- [Source document]:
********

Symbolic Layers

Tensorpack contains a small collection of common model primitives, such as conv/deconv, fc, bn, pooling layers. However, tensorpack is model-agnostic, which means you do not need to use tensorpack’s symbolic layers and can skip this tutorial.

These layers were written only because there were no alternatives when tensorpack was first developed. Nowadays, many of these implementation actually call tf.layers directly. Tensorpack will not add any more layers into its core library because this is not the focus of tensorpack, and there are many other alternative symbolic libraries today.

Today, you can just use tf.layers or any other symbolic libraries inside tensorpack. If you use the tensorpack implementations, you can also benefit from argscope and LinearWrap to simplify the code, and also fewer bugs than tf.layers.

Note that to keep backward compatibility of code and pre-trained models, tensorpack layers have some small differences with tf.layers, including variable names and default options. Refer to the API document for details.

argscope and LinearWrap

argscope gives you a context with default arguments. LinearWrap is a syntax sugar to simplify building “linear structure” models.

The following code:

with argscope(Conv2D, filters=32, kernel_size=3, activation=tf.nn.relu):
  l = (LinearWrap(image)  # the starting brace is only for line-breaking
       .Conv2D('conv0')
       .MaxPooling('pool0', 2)
       .Conv2D('conv1', padding='SAME')
       .Conv2D('conv2', kernel_size=5)
       .FullyConnected('fc0', 512, activation=tf.nn.relu)
       .Dropout('dropout', rate=0.5)
       .tf.multiply(0.5)
       .apply(func, *args, **kwargs)
       .FullyConnected('fc1', units=10, activation=tf.identity)())

  with argscope([Conv2D, MaxPooling], data_format='NCHW'), argscope(Conv2D, kernel_size=1):
    l2 = LinearWrap(image).Conv2D('conv3', strides=2).MaxPooling('pool3', 2)

is equivalent to:

l = Conv2D('conv0', image, 32, 3, activation=tf.nn.relu)
l = MaxPooling('pool0', l, 2)
l = Conv2D('conv1', l, 32, 3, padding='SAME', activation=tf.nn.relu)
l = Conv2D('conv2', l, 32, 5, activation=tf.nn.relu)
l = FullyConnected('fc0', l, 512, activation=tf.nn.relu)
l = Dropout('dropout', l, rate=0.5)
l = tf.multiply(l, 0.5)
l = func(l, *args, **kwargs)
l = FullyConnected('fc1', l, 10, activation=tf.identity)

l2 = Conv2D('conv3', image, 32, 1, strides=2, data_format='NCHW', activation=tf.nn.relu)
l2 = MaxPooling('pool3', l2, 2, data_format='NCHW')

If you need to access the output of some layer and use it with some other operations, then just don’t use LinearWrap, because the graph is not linear anymore.

Access Relevant Tensors

The variables inside the layer will be named name/W, name/b, etc. See the API documentation of each layer for details. When building the graph, you can access the variables like this:

l = Conv2D('conv1', l, 32, 3)
print(l.variables.W)
print(l.variables.b)

But note that this is a hacky way and may not work with future versions of TensorFlow. Also this method doesn’t work with LinearWrap, and cannot access the variables created by an activation function.

********

- [Exercise goal]: According to the tensorpack symbolic layers page, in what situation should LinearWrap not be used?

********

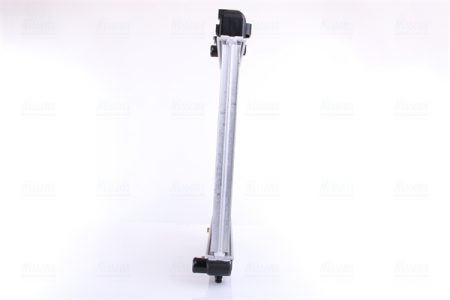 Radiator racire motor potrivit MERCEDES T1 (601), T1 (601, 611), T1 (B601), T1 (B602), T1/TN 2.4D-3.0D [2]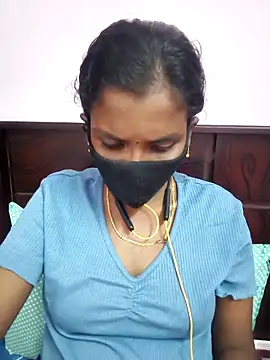 Tamil Monika online show from March 25, 2026, 7:58 am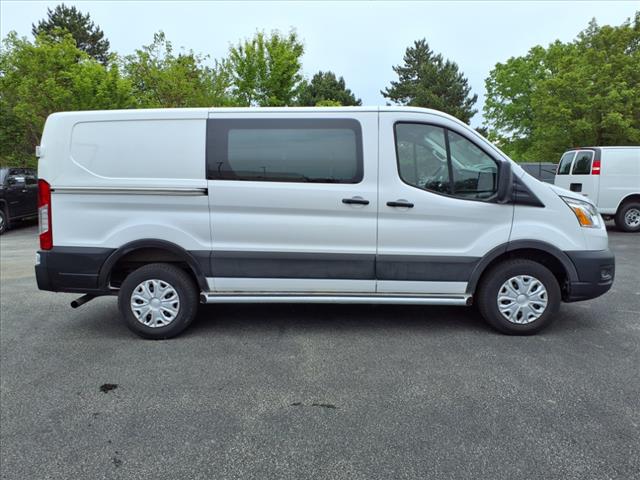 2022 Ford Transit 250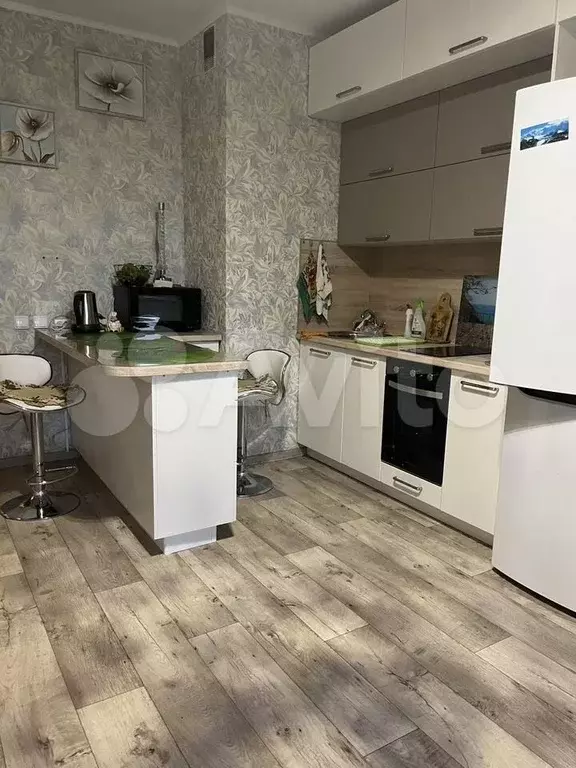 Квартира-студия, 30 м, 15/23 эт. - Фото 0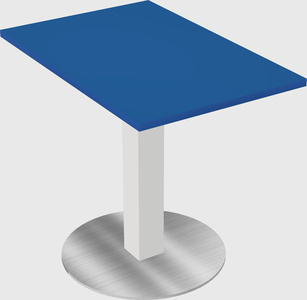 Table/bureau modulaire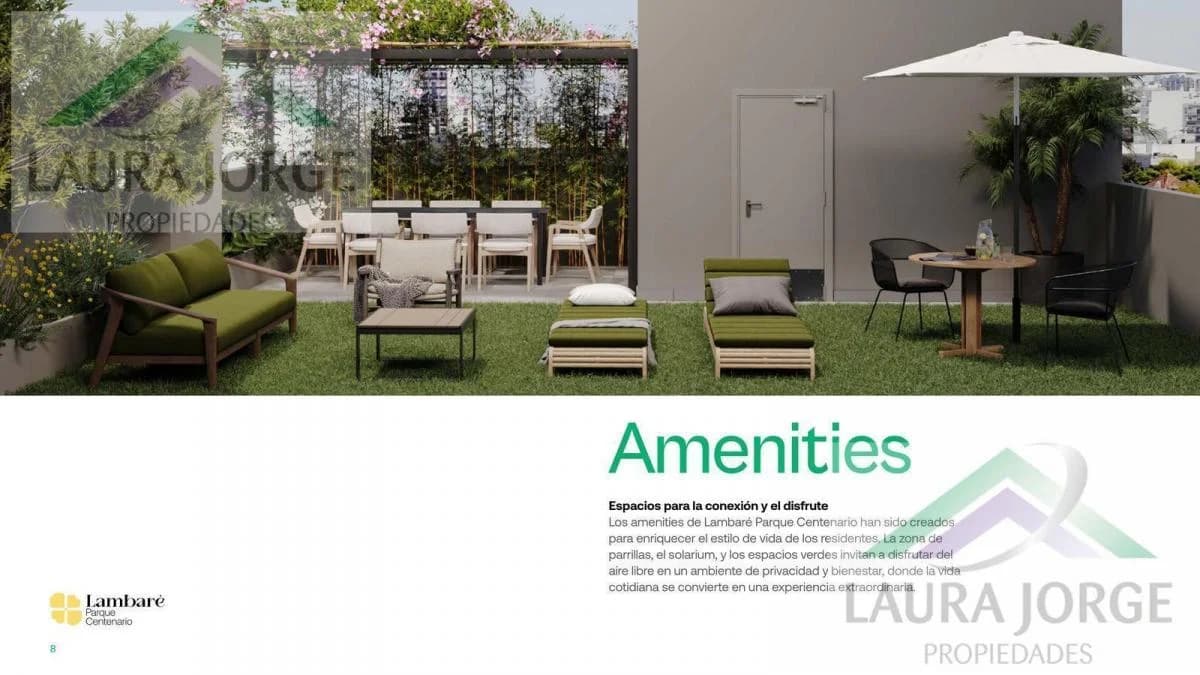 Imagen de la propiedad 1 ambientes ZP 2314493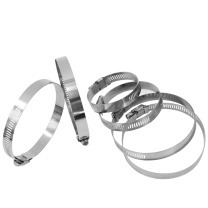 大工象 喉箍 21-38mm 304不锈钢 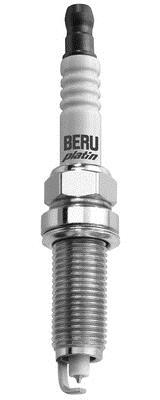 Bujía de encendido BERU ref. Z355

********

- [Result for this exercise]: When you need to access the output of some layer and use it with other operations, because the graph is then no longer linear.